Defendants were not amused, and filed a motion to dismiss.  Mr. Volkoff did not oppose the motion; instead, he filed a first amended complaint that changed the name of the plaintiff to "Jane Doe."  He thought that way he could avoid the dismissal of the complaint; in particular, now the complaint was brought in the name of the person who was actually retaliated against (as opposed to an LLC that was not).

But the district court wasn't psyched.  It crafted its own form of pedantry by holding held that the amended lawsuit was now barred by the first-to-file rule because the initial complaint was filed by "Volkoff LLC" but the new lawsuit was filed by someone "different" (Jane Doe), so the "second" suit was improperly derivative of the first.  Even though we all pretty much know full well that Volkoff has really been the plaintiff the whole time.  Underlying all this is a sense that if plaintiff's counsel wants to play (what seems like) games, we don't like that, and will use those things against 'em.

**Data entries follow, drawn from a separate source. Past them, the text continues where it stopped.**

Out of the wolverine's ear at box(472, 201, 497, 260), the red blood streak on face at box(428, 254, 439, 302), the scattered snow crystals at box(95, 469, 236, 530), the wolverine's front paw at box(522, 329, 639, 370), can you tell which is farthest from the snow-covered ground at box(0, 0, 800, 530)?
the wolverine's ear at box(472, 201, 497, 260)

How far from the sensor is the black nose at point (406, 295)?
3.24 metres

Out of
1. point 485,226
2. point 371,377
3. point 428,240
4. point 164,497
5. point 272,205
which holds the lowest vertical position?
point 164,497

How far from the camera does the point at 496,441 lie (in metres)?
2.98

Perturbed, plaintiff appeals.  The Notice of Appeal states that it's Volkoff -- the plaintiff -- who's the one appealing.

Now it's the Ninth Circuit's turn.  The Court of Appeals dismisses the appeal on the ground that the operative complaint was only filed by Jane Doe.  And "Jane Doe" isn't listed in the Notice of Appeal.  Even though, again, we know full well who's really the one who filed suit.  Plaintiff says that this is a hypertechnical detail, and cites a bevy of cases that hold that you shouldn't dismiss an appeal on the basis of a pleading defect, and that it's clear who's really filing the appeal.  But the Ninth Circuit says those cases don't matter.  There's "no evidence" that Jane Doe and Volkoff are the same.  So we are going to assume that only Volkoff wants to appeal, and he doesn't have standing.  Only Jane Doe does.

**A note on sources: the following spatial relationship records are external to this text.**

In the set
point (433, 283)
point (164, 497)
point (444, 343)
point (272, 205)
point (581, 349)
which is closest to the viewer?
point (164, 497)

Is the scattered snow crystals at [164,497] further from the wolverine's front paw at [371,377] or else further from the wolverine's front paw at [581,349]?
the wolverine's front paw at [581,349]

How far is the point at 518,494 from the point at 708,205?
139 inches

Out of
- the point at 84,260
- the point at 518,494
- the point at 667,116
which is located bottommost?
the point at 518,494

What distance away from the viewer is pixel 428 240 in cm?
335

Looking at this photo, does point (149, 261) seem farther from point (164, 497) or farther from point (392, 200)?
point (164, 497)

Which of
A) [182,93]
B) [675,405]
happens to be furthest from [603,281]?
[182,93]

So, the Ninth Circuit holds since the fictitious name (represented, don't forget, by the exact same lawyers as the real person, in the exact same case) didn't appeal -- even though those lawyers, who presumably know,  strenuously argue that the fictitious name did intend to appeal -- the appeal is brought by someone irrelevant.  Hence dismissed.

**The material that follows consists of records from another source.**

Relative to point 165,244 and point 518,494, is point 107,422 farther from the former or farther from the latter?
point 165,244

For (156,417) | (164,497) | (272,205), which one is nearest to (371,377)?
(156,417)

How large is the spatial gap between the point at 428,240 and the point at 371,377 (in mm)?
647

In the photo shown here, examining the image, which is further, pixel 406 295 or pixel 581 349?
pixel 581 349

All of which may perhaps be what the rules dictate.  That's the whole point of being pedantic, after all.  Obsessively follow the rules.  If only to achieve a result you want.  In this case, dismissing a suit brought by a team of creative lawyers who end up getting hoisted on their own petard.

So there you have it.  That's how we commence 2020 and beyond.

One final point.  I thought it fascinating that, in holding that Volkoff and Jane Doe were not one and the same (even though they obviously were), Judge Smith's opinion never once mentions the fact that we're talking about Alexander Volkoff and Jane Doe.  Presumably people of two different genders, and a fictitious name deliberately so chosen by counsel for the plaintiff (since "John Doe" would have worked equally well).  Traditionally, the fact that we're presumptively talking about a person of one gender in the original complaint, as opposed to the opposite gender in the amended complaint, would be used as at least some evidence that the two people are not one and the same.

But this fact receives nary a mention in today's opinion.  A fact that I'm reasonably certain would be mentioned in an opinion from, say, twenty years ago.

Another thing different between the new decade and previous ones.